Fifteen Minutes With Billie Jean King – WWD

Billie Jean King is acutely aware of the social change she has helped herald.

The 12-time Grand Slam champion and founder of the Women’s Tennis Association won the infamous Battle of the Sexes game against Bobby Riggs in 1973. Next month, the match and its nuanced aftereffects — which rippled through athletics and society at large — are the subject of a new film, starring Emma Stone and Steve Carell as King and Riggs, respectively.

While attending the U.S. Open Wednesday night on behalf of Citizen Watch, which has helped sponsor the film as well as striking a recent partnership with King’s Billie Jean King Leadership Initiative, the tennis great reflected on advancements for athletics and women’s rights in the years since her momentous victory.

King acknowledged that women’s tennis is one of the few sports in which women’s players receive near-equal fanfare to men’s champions. “It’s the only sport I can really think of,” she noted.

During the discussion, King’s thoughts materialized on-court at Arthur Ashe Stadium, where 37-year-old Venus Williams won her second round match against Océane Dodin. King pointed out her own career’s total prize money — at approximately $2 million — pales with today’s sums (Williams, for example, is nearing $38 million). “We knew we were doing it for future generations,” King noted of her campaign to start the Women’s Tennis Association, marking women’s first official foray into professional tennis.

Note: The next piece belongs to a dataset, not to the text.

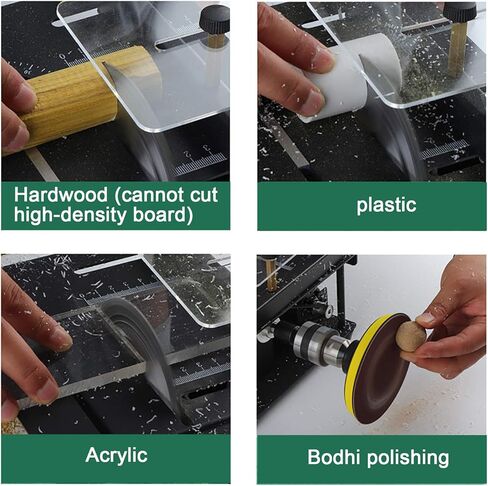 Hardwood (cannot cut high-density board)

plastic

Acrylic

Bodhi polishing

On advancements in athletics:

“Everything has changed. All of the technology, the racquets, the strings the nutrition and workout information. They just have so much more information available. And because there is money in the sport now, people follow the money. You have a lot of people helping you — a hitting partner, a trainer, sometimes a chiropractor. All these different forms of therapy help someone reach an optimal level. Their level of performance is much different from where we were.

On racquet technology:

“Everyone concentrates on the strings now. They have little edges in the strings that exaggerates the spin of the ball. If they tried to hit now with our old wooden rackets it wouldn’t make it to the service line. Martina Navratilova, who plays a lot still, said: ‘It’s such a joke now with these racquets. You can do anything with them it’s so much easier.’ But I think that’s good for recreational playing.”